In a 400m of a intensity long forgotten at the Games, the American Quincy Hall, in exuberant form at 26, caught and overtook the superb favourite, Britain’s Matthew Hudson Smith, in the final straight to win in an extraordinary time of 43.40s, the fourth best time in history. For the 29-year-old British veteran, who is having the season of his life in 2024, beating the European record with his 43.44s only earned him a silver medal in an electric final, in which third place, the young Zambian, 21, Muzala Samukonga (43.74s), fourth place, the stylish Jereem Richards, from Trinidad and Tobago (43.78s), and fifth place, the veteran from Granada Kirani James (43.87s) also went under 44s. Such density has never been seen before in the Olympic 400m, comparable only to the Rio 2016 final in which South African Wayde van Niekerk broke the world record (43.03s) ahead of James (43.76s) and American LaShawn Merritt (43.85s).

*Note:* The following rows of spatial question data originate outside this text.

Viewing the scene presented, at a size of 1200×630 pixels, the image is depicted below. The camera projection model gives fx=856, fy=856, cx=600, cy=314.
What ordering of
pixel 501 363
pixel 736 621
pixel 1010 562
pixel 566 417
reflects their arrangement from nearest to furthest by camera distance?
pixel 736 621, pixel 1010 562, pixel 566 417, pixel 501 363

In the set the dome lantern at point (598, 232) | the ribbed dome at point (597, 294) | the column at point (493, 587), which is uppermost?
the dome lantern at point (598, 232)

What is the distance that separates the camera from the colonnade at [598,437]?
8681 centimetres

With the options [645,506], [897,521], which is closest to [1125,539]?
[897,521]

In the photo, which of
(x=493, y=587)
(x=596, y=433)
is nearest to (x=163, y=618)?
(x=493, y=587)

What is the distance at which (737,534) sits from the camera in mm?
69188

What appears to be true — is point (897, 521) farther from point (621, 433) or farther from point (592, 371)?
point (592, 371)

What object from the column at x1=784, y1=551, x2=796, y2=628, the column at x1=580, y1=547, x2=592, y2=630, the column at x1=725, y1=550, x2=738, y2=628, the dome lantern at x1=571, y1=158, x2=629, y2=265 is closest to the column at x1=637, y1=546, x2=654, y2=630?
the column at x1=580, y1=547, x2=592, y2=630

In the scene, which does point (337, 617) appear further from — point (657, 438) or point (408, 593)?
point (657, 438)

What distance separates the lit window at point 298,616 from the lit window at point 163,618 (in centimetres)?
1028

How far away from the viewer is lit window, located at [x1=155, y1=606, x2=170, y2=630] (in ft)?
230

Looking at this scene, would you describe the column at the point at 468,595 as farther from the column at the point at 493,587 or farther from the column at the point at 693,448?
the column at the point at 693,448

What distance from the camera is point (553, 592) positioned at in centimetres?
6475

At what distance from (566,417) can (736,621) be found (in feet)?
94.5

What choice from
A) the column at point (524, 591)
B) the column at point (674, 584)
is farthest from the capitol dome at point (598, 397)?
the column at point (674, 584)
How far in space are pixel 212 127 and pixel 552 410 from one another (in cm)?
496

The women’s semi-final of the distance saw the sad rebirth of the Bahraini of Nigerian origin Salwa Naser, back after a doping sanction (misplacement), who achieved the best time of all the participants, 49.08s, and will make it difficult for the Dominican Marileidy Paulino (49.21s) to improve on the silver medal in Tokyo in the final.
Botswana’s Letsile Tebogo (19.96s) was the only athlete to break the 20s in the 200m semi-final and, by beating him in her heat, she announced to Noah Lyles (20.08s) the battle that awaits him to double his 100m gold.
And in the discus final, the Olympic record of the day was set. It was not the big favourite and world record holder (74.35m) Mykolas Alekna, but the surprising 25-year-old Jamaican Roje Stona, from the University of Arkansas, who on his fourth attempt landed the discus on the exact 70m line, beating the Lithuanian’s 69.97m on his second throw by three centimetres.